Yine bir pazartesi karar vermişsiniz, sağlıklı beslenmeye başlıyorsunuz. "Hayatımdan şekeri, unu çıkartacağım" diye aldığınız kararda ilk 5 gün harika gidiyor, arada dalgalanmalar olsa da idare ediyorsunuz. İyi bir nefis mücadelesi vermişsiniz çünkü işyerinizdeki arkadaşlarınızda herkes kendi yediği ile ilgileniyor. Sonra cumartesi günü en sevdiğiniz arkadaş grubunuz ile buluşuyorsunuz. Evde de olsa aynı, dışarıda da olsa aynı. Siz tabağınıza mercimekli köfte, kereviz salatası, barbunya pilaki, salata koydukça veya cafe’de salata sipariş edince ısrarlar başlıyor. Siz zaten orada "Beni al" diyen börekle veya menüdeki pizza ile içten içe bir savaş verirken, tam böreğin veya pizzanın kazanmasına ramak kalmışken önünden dönmüşsünüz ama birisi o mis gibi kokan tabağı illa önünüze önünüze sürüyor. O gün o böreği tabağınıza koyup yemeniz için herkes elinden geleni yapıyor ve eninde sonunda o börek yeniyor ve "Ben bu işi beceremeyeceğim" diye oluşan bir motivasyon kaybı ile eski hayatınıza geri dönüyorsunuz.

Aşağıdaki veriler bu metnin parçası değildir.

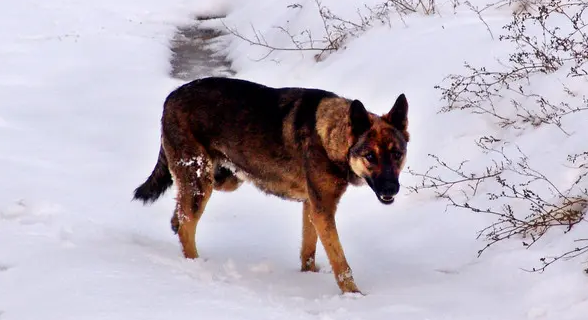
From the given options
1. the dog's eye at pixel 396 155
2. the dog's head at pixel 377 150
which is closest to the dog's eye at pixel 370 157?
the dog's head at pixel 377 150

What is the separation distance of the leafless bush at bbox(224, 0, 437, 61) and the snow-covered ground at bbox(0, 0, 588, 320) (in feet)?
0.69

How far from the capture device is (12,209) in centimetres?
666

Bu hikaye size tanıdık geldi mi? Çok kişinin başına geliyor. Bu savaştan kazanarak çıkmak için neler yapmak gerekiyor peki...
Öncelikle sağlıklı beslenmeyi neden istediğiniz burada çok önemli. Şayet bir nedeninizin, hedefiniz, ulaşmak istediğiniz bir şey olursa önünüze dağ gelse sizi deviremez. Hedefiniz kendinizi enerjik hissetmek olabilir, kullandığınız ilaçlardan kurtulmak olabilir, gaz ve şişkinlikten kurtulmak olabilir, mevcut sağlığınızı korumak olabilir (ki bu en güzel neden bence), cildinizin parlama isteği olabilir, o 36 beden kota girmek ve bir daha hiç çıkmamak olabilir, olur da olur. Nedenler çok fazla. Şayet bu nedeni çok fazla istiyorsanız kimse size istemediğiniz bir şey yediremez.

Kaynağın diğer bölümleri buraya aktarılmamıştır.